* **GOALS**:
a: Answer these questions from the court opinion on the Greenray Industries unemployment compensation appeal below:
(i) What full-time position did Hitt hold with Employer?
(ii) Over what period did Employer and Claimants negotiate the wording of the Agreement?
(iii) How many hours per week did Hitt work at the sideline business?
b: Carry on the court opinion on the Greenray Industries unemployment compensation appeal, starting after its last sentence.

* **QUOTED PASSAGE**:
□ □ □ □ □ □ □

Opinion
No. 1895 C.D. 2014 No. 1896 C.D. 2014
03-17-2016
John R. Martin, Harrisburg, for petitioner. Maribeth Wilt–Seibert, Assistant Counsel, Harrisburg, for respondent.
John R. Martin, Harrisburg, for petitioner.
Maribeth Wilt–Seibert, Assistant Counsel, Harrisburg, for respondent.
BEFORE: RENÉE COHN JUBELIRER, Judge, ROBERT SIMPSON, Judge, and ANNE E. COVEY, Judge.
Opinion
OPINION BY Judge ANNE E. COVEY.
Greenray Industries (Employer) petitions this Court for review of the Unemployment Compensation (UC) Board of Review's (UCBR) November 22, 2014 orders affirming the Referee's decisions finding John C. Esterline (Esterline) and Terry L. Hitt (Hitt) (collectively, Claimants) eligible for UC benefits under Section 402(e) of the UC Law (Law). Employer presents two issues for this Court's review: (1) whether the UCBR failed to properly analyze this matter under Section 402(b) of the Law; and (2) whether the UCBR erred by granting Claimants UC benefits under Section 402(e) of the Law. After review, we reverse.
Act of December 5, 1936, Second Ex.Sess., P.L. (1937) 2897, as amended, 43 P.S. § 802(e) (relating to willful misconduct).
43 P.S. § 802(b) (relating to voluntary employment termination).
Employer employed Esterline as a full-time senior design engineer and Hitt as a full-time systems engineer/information technology manager until April 30, 2014. In September 2012, Employer asked all of its employees to sign a nondisclosure agreement (Agreement). All of Employer's employees, except Claimants and one other employee, signed the Agreement. See Reproduced Record (R.R.) at 41a. Thereafter, Employer and Claimants negotiated the Agreement's wording over an 18–month period. Employer notified Claimants on April 25, 2014 that it would not negotiate further and, if employees refused to sign the Agreement by April 30, 2014, they would be discharged. The final version of the Agreement contained four paragraphs. R.R. at 153a–154a. Claimants refused to sign the Agreement because Claimants and one other employee were designing testing equipment as a private business venture and they were concerned about the potential for Employer to have ownership of Claimants' personal intellectual property. Employer discharged Claimants on April 30, 2014 because they would not sign the Agreement.
Alan W. Snavely (Snavely) was also discharged for not signing the Agreement. Snavely applied for and was granted UC benefits. Employer appealed to this Court. See Greenray Industries v. Unemployment Comp. Bd. of Review, 135 A.3d 1147, 2016 WL 1078483 (Pa.Cmwlth.2016).
According to Hitt's Initial Internet UC Claim, Claimants had a sideline business, “Esterline Research and Design, LLC,” since “February 15, 2013.” R.R. at 140 a. Hitt worked 35 hours per week at this business. Id.

□ □ □ □ □ □ □

* **DATA PROVIDED**:

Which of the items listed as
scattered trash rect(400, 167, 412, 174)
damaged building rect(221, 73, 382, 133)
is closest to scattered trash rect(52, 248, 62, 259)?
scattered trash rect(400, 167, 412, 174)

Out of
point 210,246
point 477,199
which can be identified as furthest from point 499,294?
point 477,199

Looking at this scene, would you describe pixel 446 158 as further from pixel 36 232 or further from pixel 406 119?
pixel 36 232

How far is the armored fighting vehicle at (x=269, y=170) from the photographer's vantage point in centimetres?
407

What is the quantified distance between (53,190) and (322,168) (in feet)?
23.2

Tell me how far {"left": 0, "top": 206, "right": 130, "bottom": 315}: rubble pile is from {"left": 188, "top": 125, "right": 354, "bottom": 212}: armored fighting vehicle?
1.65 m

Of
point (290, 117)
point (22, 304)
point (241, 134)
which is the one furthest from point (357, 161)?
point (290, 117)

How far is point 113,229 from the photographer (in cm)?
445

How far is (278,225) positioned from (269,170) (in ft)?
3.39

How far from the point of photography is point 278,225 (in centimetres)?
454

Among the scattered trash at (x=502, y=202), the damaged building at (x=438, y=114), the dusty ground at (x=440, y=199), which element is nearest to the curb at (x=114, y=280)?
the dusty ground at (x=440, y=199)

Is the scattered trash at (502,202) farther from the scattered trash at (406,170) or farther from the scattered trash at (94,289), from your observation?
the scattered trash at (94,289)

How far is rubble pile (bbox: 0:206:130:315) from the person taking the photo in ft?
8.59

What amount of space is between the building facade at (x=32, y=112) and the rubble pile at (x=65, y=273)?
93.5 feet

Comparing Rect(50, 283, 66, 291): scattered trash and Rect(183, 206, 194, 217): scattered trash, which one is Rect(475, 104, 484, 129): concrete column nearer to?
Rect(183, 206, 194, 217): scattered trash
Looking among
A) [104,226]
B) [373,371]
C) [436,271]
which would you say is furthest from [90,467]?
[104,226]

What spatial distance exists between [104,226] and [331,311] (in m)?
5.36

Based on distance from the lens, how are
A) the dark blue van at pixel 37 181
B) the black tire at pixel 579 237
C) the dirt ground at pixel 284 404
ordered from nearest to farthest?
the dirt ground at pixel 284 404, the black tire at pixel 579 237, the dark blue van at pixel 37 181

□ □ □ □ □ □ □

* **TASK-BY-TASK OUTPUTS**:
a:
(i) Systems engineer/information technology manager.
(ii) An 18-month period.
(iii) 35 hours per week.

b:
Claimants applied for UC benefits. On May 27 and 29, 2014, the Altoona UC Service Center issued Notices of Determination finding Claimants ineligible for UC benefits under Section 402(b) of the Law. Claimants appealed and a Referee hearing was held for each Claimant. On July 1, 2014, in separate decisions, the Referee reversed the UC Service Center's determinations finding Claimants eligible for UC benefits under Section 402(e) of the Law. Employer appealed to the UCBR which in two separate but identical decisions, adopted and incorporated the Referee's findings of fact and conclusions of law, and affirmed the Referee's decisions. Employer appealed to this Court.
The Referee's decisions contained identical findings of fact and conclusions of law.
By December 3, 2014 order, this Court consolidated both cases for purposes of appeal.
“Our scope of review is limited to determining whether constitutional rights were violated, whether an error of law was committed, or whether the findings of fact were unsupported by substantial evidence.” Miller v. Unemployment Comp. Bd. of Review, 83 A.3d 484, 486 n. 2 (Pa.Cmwlth.2014).
Employer first argues that the UCBR failed to properly analyze this matter under Section 402(b) of the Law. Specifically, Employer contends that Claimants voluntarily resigned from their employment without a necessitous and compelling reason. We agree.
Whether a claimant's separation from employment is the result of a voluntary action or a discharge is a question of law subject to review by this Court and must be determined from a totality of the facts surrounding the cessation of employment. A claimant seeking unemployment compensation benefits bears the burden of establishing either that (1) his separation from employment was involuntary or (2) his separation was voluntary but he had cause of a necessitous or compelling nature that led him to discontinue the relationship. In other words, in order to be eligible for [UC] benefits, the claimant bears the burden of proving separation from employment, whether voluntary or involuntary.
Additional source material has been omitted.